• _Exercise objective_
Reproduce the records below, swapping "wicker chair" for "rattan chair" and leaving everything else unchanged.

• _Task inputs_

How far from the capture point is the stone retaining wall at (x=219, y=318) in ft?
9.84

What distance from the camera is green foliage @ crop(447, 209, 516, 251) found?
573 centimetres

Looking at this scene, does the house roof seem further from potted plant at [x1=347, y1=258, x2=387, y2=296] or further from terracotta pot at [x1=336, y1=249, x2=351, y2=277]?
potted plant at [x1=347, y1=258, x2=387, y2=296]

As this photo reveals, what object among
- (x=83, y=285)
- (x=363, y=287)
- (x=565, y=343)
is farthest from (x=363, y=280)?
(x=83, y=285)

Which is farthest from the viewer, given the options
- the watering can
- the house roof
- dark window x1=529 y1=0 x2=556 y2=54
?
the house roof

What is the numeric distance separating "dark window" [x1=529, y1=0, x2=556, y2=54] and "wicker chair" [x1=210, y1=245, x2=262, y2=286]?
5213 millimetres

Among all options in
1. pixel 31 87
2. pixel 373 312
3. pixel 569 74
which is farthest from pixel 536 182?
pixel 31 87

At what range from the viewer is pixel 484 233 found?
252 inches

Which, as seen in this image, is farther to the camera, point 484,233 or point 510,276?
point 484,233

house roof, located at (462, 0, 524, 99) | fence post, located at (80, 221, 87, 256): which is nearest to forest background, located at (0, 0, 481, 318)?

• _Right answer_
How far from the capture point is the stone retaining wall at (x=219, y=318) in ft?
9.84

What distance from the camera is green foliage @ crop(447, 209, 516, 251) found?
573 centimetres

Looking at this scene, does the house roof seem further from potted plant at [x1=347, y1=258, x2=387, y2=296] or further from terracotta pot at [x1=336, y1=249, x2=351, y2=277]?
potted plant at [x1=347, y1=258, x2=387, y2=296]

As this photo reveals, what object among
- (x=83, y=285)
- (x=363, y=287)
- (x=565, y=343)
is farthest from (x=363, y=280)?
(x=83, y=285)

Which is farthest from the viewer, given the options
- the watering can
- the house roof
- dark window x1=529 y1=0 x2=556 y2=54
?
the house roof

What is the numeric distance separating "dark window" [x1=529, y1=0, x2=556, y2=54] and "rattan chair" [x1=210, y1=245, x2=262, y2=286]?
5213 millimetres

Among all options in
1. pixel 31 87
2. pixel 373 312
3. pixel 569 74
which is farthest from pixel 536 182?
pixel 31 87

At what range from the viewer is pixel 484 233 found?
252 inches

Which, as seen in this image, is farther to the camera, point 484,233 or point 510,276?
point 484,233

house roof, located at (462, 0, 524, 99) | fence post, located at (80, 221, 87, 256): which is nearest to forest background, located at (0, 0, 481, 318)?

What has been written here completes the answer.